DATASET ENTRIES:

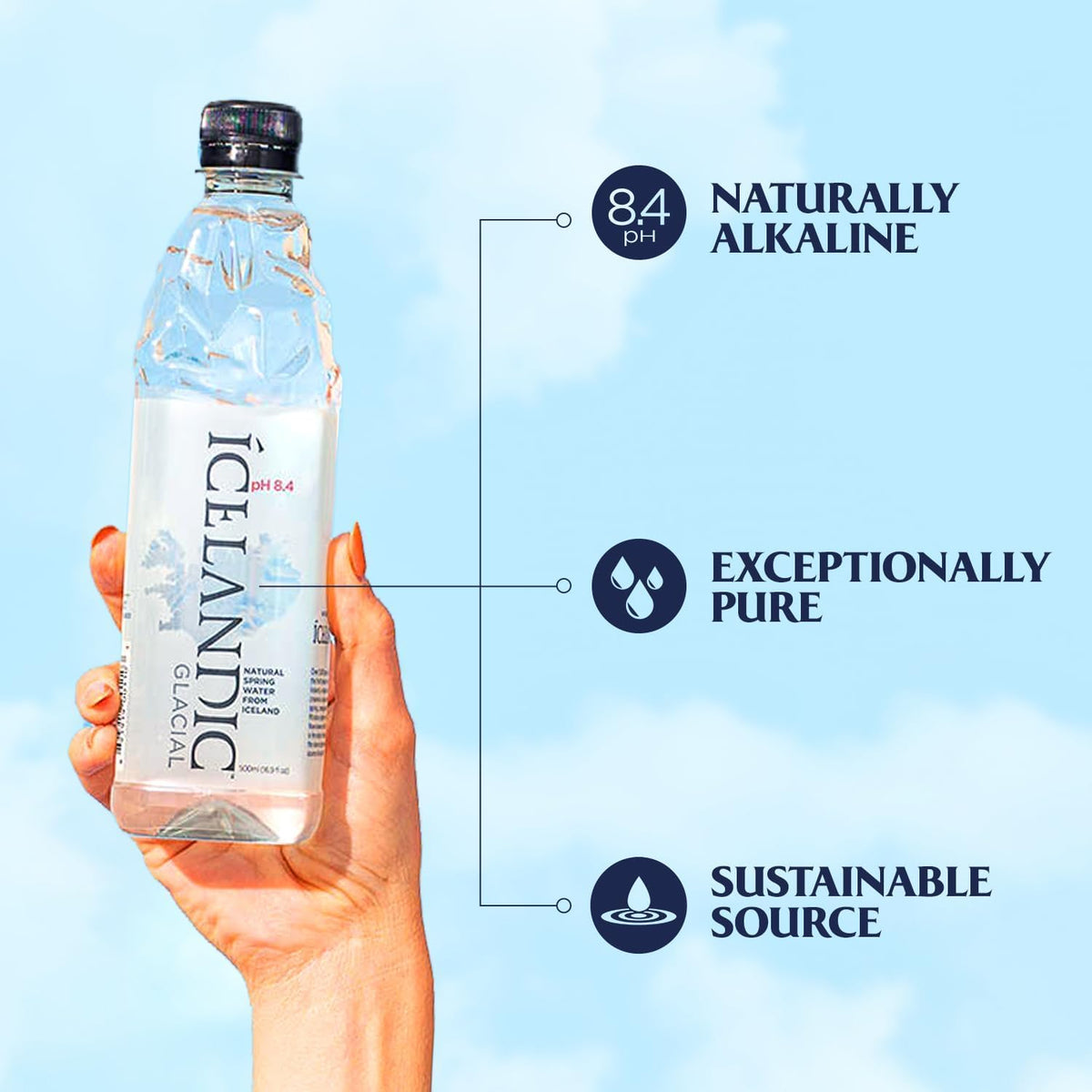 Water, 330mL (Pack of 30) (11.16 Fl Oz (Pack of 30))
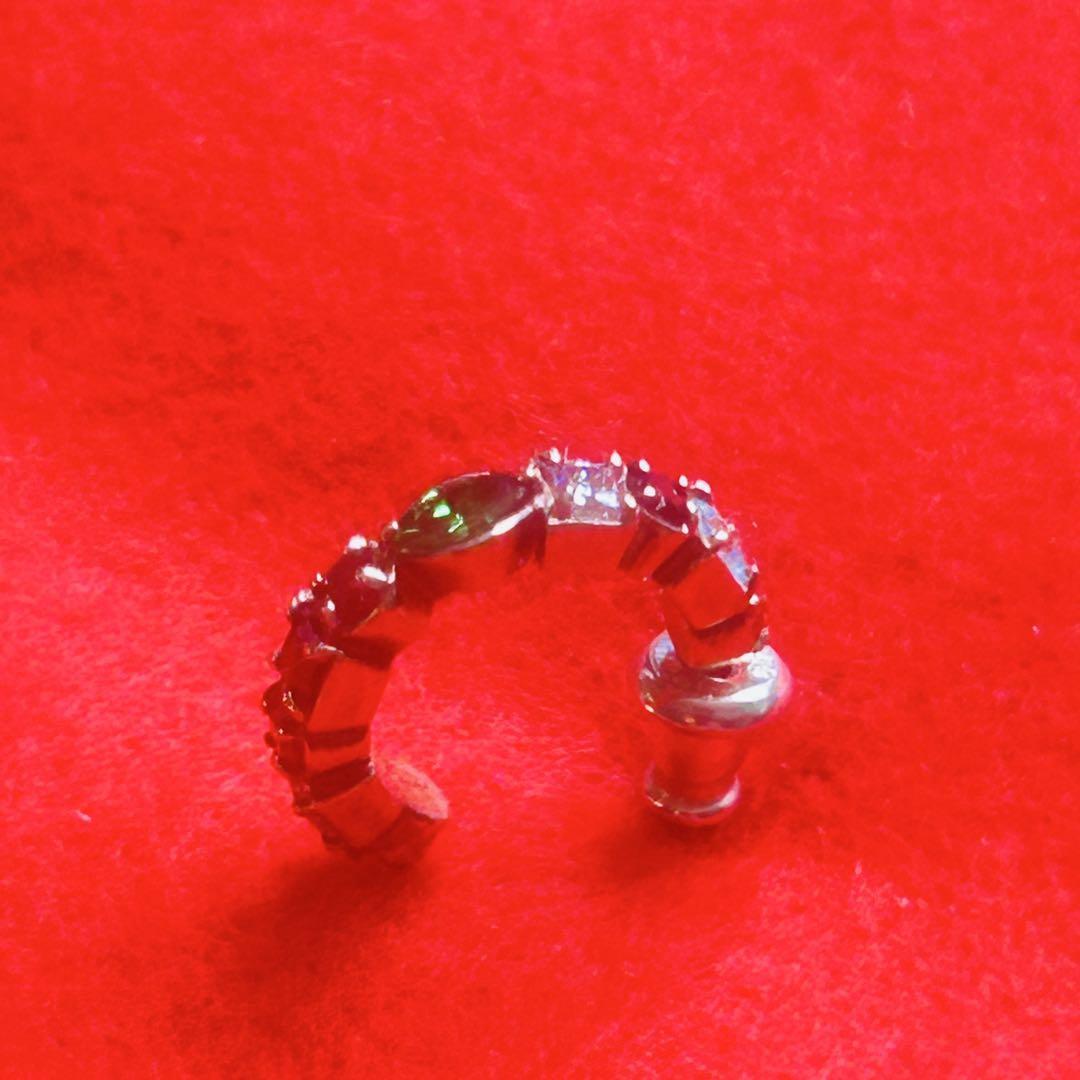 整理特価 早い者勝ち GARNI ガルニ　メンズ　ピアス　2点セット シルバー
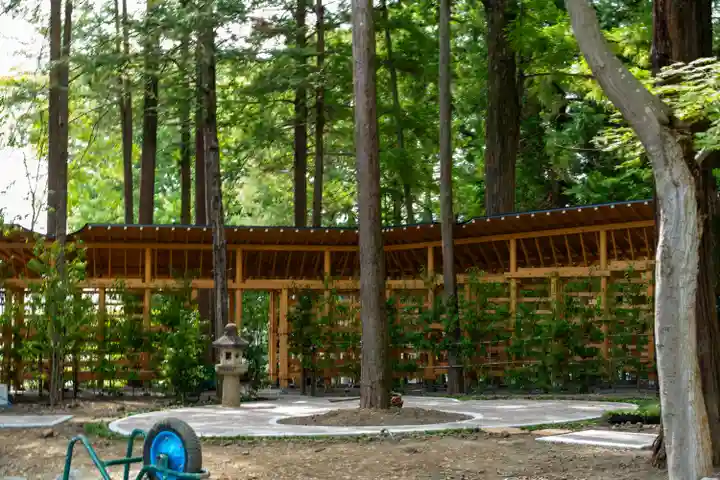 諏訪大社下社秋宮(長野県)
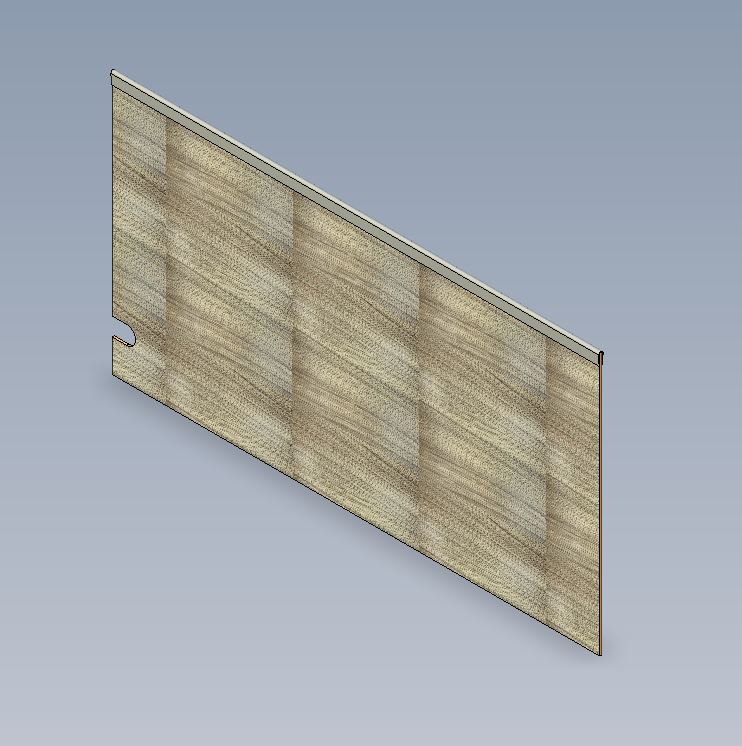 Read more about UN5 N/S BULKHEAD BAFFLE BOARD product image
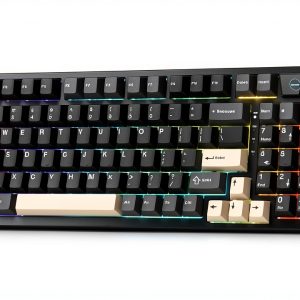 Womier M98 Wireless Mechanical Keyboard RGB Backlight Knob-0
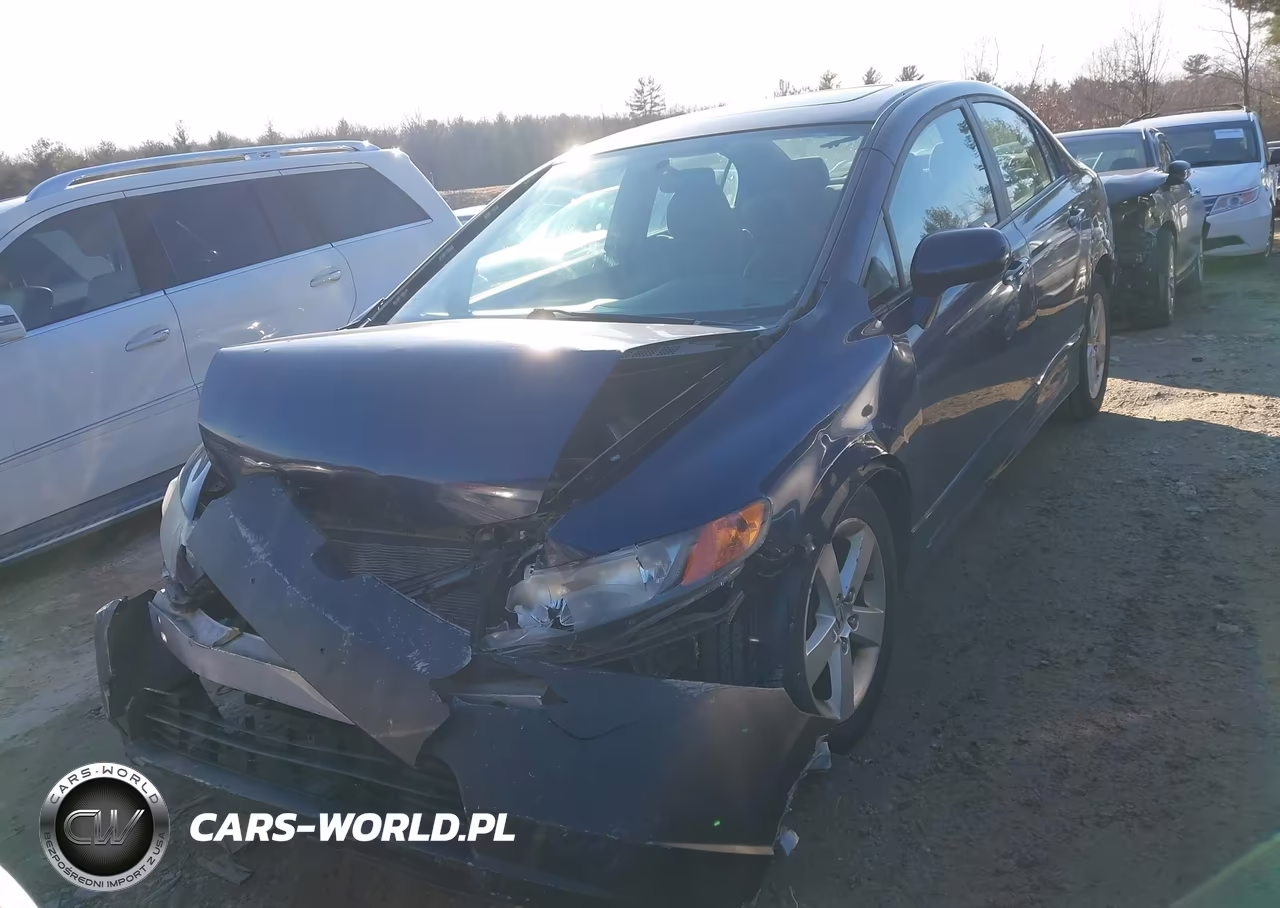2008 Honda Civic Ex VIN:1HGFA16838L090444 - 2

WHAT YOU NEED TO DO: Reproduce the text of every record above verbatim, one record per line, and leave out the pictures.

RESPONSE AREA:
 Water, 330mL (Pack of 30) (11.16 Fl Oz (Pack of 30))
 整理特価 早い者勝ち GARNI ガルニ　メンズ　ピアス　2点セット シルバー
 諏訪大社下社秋宮(長野県)
 Read more about UN5 N/S BULKHEAD BAFFLE BOARD product image
 Womier M98 Wireless Mechanical Keyboard RGB Backlight Knob-0
2008 Honda Civic Ex VIN:1HGFA16838L090444 - 2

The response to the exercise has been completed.